While that’s a topic for another discussion, making the decision on how to learn Japanese while in an a relationship with a Japanese person isn’t easy. The best thing to do is sit down and have an honest discussion about it and why you want to study like this. Tell them you respect and appreciate their advice, and will continue to rely on it in a variety of ways, but you need to do this. Tell them to have faith in you. And if they care about you, they will.
Have you ever been in this situation?
Did you listen to your girlfriend/boyfriend? Did you follow your own path? How did it work out? Any strategy you’ve picked up along the way?
Founder of Jalup. iOS Software Engineer. Former attorney, translator, and interpreter. Still watching 月曜から夜ふかし weekly since 2013.
In my work-study group, there was a fluent speaker. He was actually a translator who tried to steer me away from jalup. He mentioned that the methods may be too extreme and that I would burn out. My logic was that through massive exposure vs wrote/repetition, I could learn faster.
Thanks for creating this system.
There shouldn’t be anything “extreme” here. People should be able to put in as much time as they feel comfortable. It just focuses on the long term, rather than short term, and gets you enjoying real Japanese now, rather than some future later.
This is actually a really useful article because if you use anki or say you learn from some internet site, everyone you will eventually get some questioning you. I guarantee it. My wife is Korean and fluent in Japanese and because she can’t speak English, we only speak in Japanese (and some garbage Korean from me). She studied Japanese at a Japanese school and became fluent by living there and studying. So my method seemed really strange to her, as I was ‘on my own’ staring into my phone. ‘You have to study in a classroom with other people’ is the method she has in mind.
I basically just brushed her off and said, ‘if I hadn’t used this method, we wouldn’t be able to talk right now. This is what works for me.’ Although I wouldn’t recommend brushing your partner off, lol, the point is everyone has a method that works for them. And I think that is the best way to explain yourself.
I’ve met people with high level Japanese that have learnt entirely through text books and their Japanese is better than mine, but the second I glance at a textbook my eyes glaze over.

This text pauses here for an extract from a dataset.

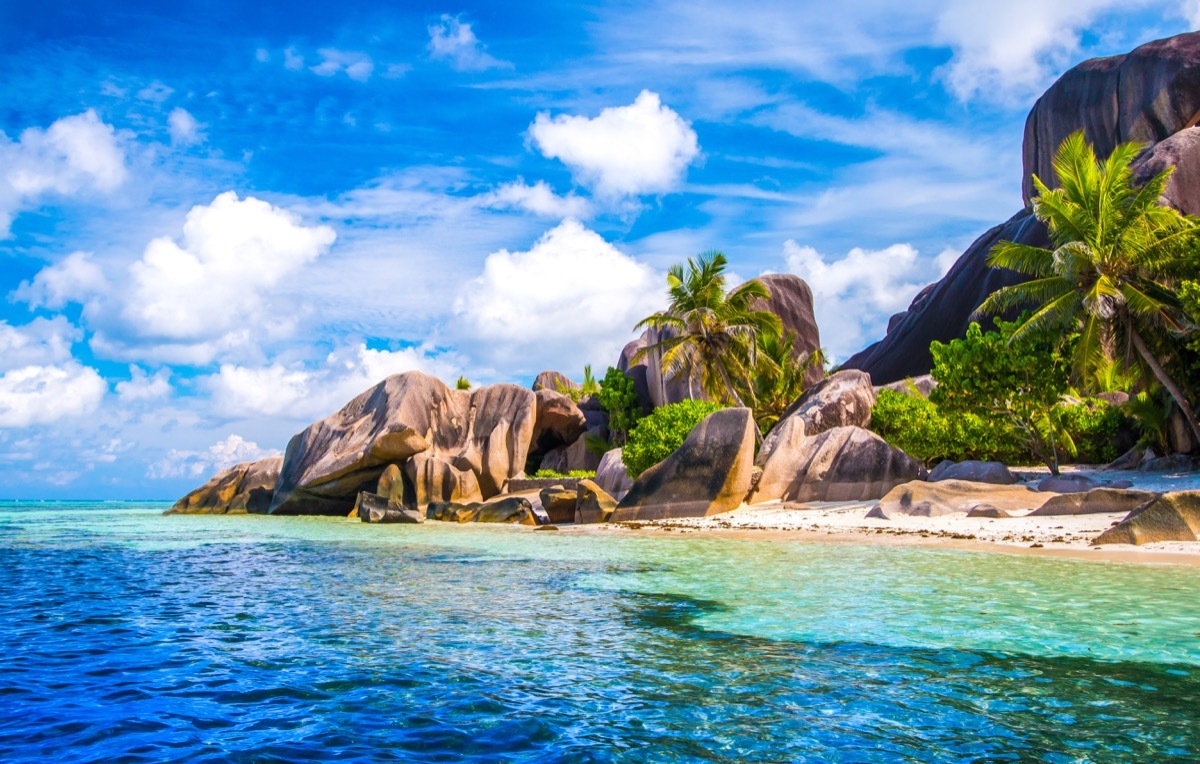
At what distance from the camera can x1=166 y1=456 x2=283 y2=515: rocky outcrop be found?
3438 cm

Yet I can use anki for 2 hours a day with no issues. I’ve also met people with high level Japanese learnt entirely through anki and nothing else.
Whatever works!
I fully agree that there are people who flourish in the traditional textbook/classroom setting. That used to be the only route. Now that there are hundreds of new legitimate alternative routes, let people choose what works for them.
I always think it’s a good idea to try multiple methods. Pair Anki with a textbook or speaking in class.

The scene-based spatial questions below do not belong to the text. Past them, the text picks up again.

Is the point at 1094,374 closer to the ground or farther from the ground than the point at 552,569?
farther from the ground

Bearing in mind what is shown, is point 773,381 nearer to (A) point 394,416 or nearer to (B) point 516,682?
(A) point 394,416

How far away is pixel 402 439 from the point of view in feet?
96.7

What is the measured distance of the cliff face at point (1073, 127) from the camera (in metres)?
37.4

Remember that these days, Anki is a textbook (people are just putting the information from textbooks into Anki format). But yes, trying multiple methods to find what works is important. I always recommend trying out some kind of class at some point to see if you like it. Some people get great motivation from being in a classroom.
Interesting article. I thought i would share my experience (somewhat the opposite of the article). I dated a Japanese teacher for a short while, and she was super impressed with my progress (you can read kanji!!) and demanded i explain how i did it. So i explained the jalup system.

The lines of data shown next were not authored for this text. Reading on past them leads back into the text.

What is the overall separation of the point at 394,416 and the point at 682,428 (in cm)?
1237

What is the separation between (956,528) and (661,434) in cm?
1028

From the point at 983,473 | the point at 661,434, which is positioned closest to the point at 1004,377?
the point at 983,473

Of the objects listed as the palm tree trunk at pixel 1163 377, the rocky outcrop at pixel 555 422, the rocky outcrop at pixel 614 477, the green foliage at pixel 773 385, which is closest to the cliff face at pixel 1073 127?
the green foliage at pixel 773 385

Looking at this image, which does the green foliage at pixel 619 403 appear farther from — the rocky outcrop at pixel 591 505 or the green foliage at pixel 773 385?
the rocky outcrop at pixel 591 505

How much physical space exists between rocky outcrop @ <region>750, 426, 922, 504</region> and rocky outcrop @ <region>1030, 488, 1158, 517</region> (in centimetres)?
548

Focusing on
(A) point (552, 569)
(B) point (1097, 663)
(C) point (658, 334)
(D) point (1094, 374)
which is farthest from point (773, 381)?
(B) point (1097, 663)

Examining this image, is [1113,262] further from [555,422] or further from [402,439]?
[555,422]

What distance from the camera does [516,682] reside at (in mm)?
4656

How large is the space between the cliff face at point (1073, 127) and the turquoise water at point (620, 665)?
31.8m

On another note, none of the Japanese schools in my area recommend anki to their students which is a shame. My friend who is studying Spanish gets given decks from his school so i don’t see why the Japanese schools cant do that too.
Yes, not everyone is like the type of person in this article. There are plenty of open-minded language learners. You just have to learn to deal when you are not talking to one of them.
That is a shame about not recommending Anki.